12 - Powrót
Z westchnieniem splotłam dłonie i spojrzałam na przód. Droga wydawała się pusta. Było już ciemno i możliwie, że rodzice uznaliby to za nieodpowiednie, postanowiłam za wszelką cenę wrócić do domu. Nie mogłam odnaleźć Mei, a nawet jak próbowałam się do niej dodzwonić, odpowiadała tylko poczta głosowa. Zdałam sobie sprawę, że kuzynka dobrze bawi się z pozostałymi, więc po prostu zrobiłam krok do przodu. Jeon mieszkał w willowej dzielnicy i patrząc w dal, można było zobaczyć morze.
Usłyszałam odgłos silnika i popatrzyłam na podjeżdżający samochód. Przednia szyba się opuściła, pozwalając V uśmiechnąć się i zagadać.
— Wsiadaj.
Nie byłam pewna, czy nastolatek jest trzeźwy, jednak on praktycznie od razu rozwiał moje wątpliwości. Okazało się, że zażywa antybiotyk i nie może przy nim pić żadnego z napojów procentowych. Dlatego dzisiaj uraczył się tylko jabłkowym sokiem, a nie piwem.
Rozejrzałam się na boki, szukając w domu Mei. Nie byłam w stanie jej znaleźć. Taehyung uśmiechnął się, opierając o boczne drzwi. Później dłonią potarł skronie.
— Uwierz mi, że z Yoongi'm mają lepsze zajęcie.

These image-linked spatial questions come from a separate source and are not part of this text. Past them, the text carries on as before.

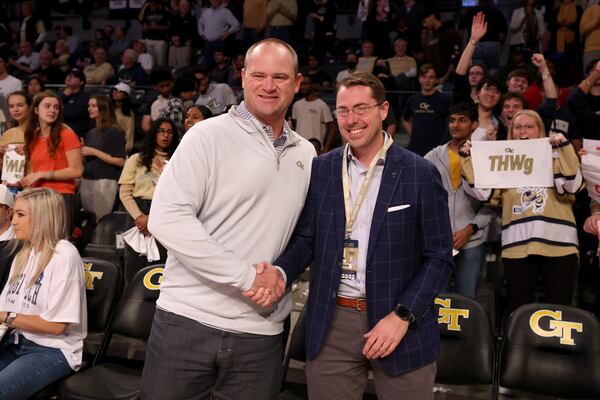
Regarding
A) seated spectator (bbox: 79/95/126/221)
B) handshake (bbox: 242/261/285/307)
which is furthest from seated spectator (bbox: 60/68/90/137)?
handshake (bbox: 242/261/285/307)

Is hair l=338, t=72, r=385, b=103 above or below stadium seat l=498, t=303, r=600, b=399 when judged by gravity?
above

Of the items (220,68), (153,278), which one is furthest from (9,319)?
(220,68)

Zaczerwieniłam się ze wstydu, gdy pomyślałam, co kuzynka mogła robić z ukochanym. Skrzyżowałam ramiona na piersi, wymownie patrząc na posiadłość. Światła odbijały się na wysokich drzewach, a do uszu ciągle dochodziła muzyka. Czułam wciąż na sobie jungkook'owe spojrzenie z okna jego pokoju.
Otworzyłam drzwi od strony pasażera. Od razu się pochyliłam, wkładając nogę do środka. Chwilę później siedziałam na fotelu i zapięłam pas bezpieczeństwa. Zawahałam się, patrząc na fasadę domu.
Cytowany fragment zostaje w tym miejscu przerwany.